Two systems thinking — and why it matters here
In this chapter: Kahneman's System 1 / System 2 · Implications for investment decisions
Daniel Kahneman's framework: System 1 is fast, automatic, emotional, instinctive. System 2 is slow, deliberate, rational, effortful. Most decisions are made by System 1 (we don't have System 2 capacity for everything). Investment decisions made under stress, time pressure, or after losses tend to default to System 1 — which is reliably wrong in markets.
System 1 examples in investing: panic-selling during crashes (loss aversion), chasing winners (recency, FOMO), herd-following (social proof), overweighting recent news (availability heuristic). System 2 antidotes: pre-commit to rules (rebalancing schedule, IPS), automate decisions (SIP, STP), introduce friction before action (24-hour rule before trading), study evidence rather than narrative. The advisor's value-add: be the System 2 brake when client is in System 1 panic. The hardest part: not letting your own System 1 fire when client is in panic.

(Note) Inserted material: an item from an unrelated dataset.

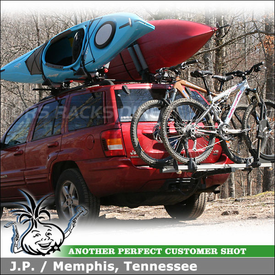 2003 Jeep Grand Cherokee Kayak Roof Rack and Hitch Bike Rack with Thule 450 Crossroad, 916XTR T2 & Yakima BowDown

Practitioner insight: emotional regulation is teachable. Pre-script bull and bear conversations so you don't improvise during crisis. Use checklists (e.g., "before selling, complete this 5-question form") to force System 2 engagement. Some firms now use AI-driven prompts — when a client clicks "sell", the system asks pre-defined questions before allowing the trade. Behavioural overlays improve outcomes more than clever stock-picking, in study after study.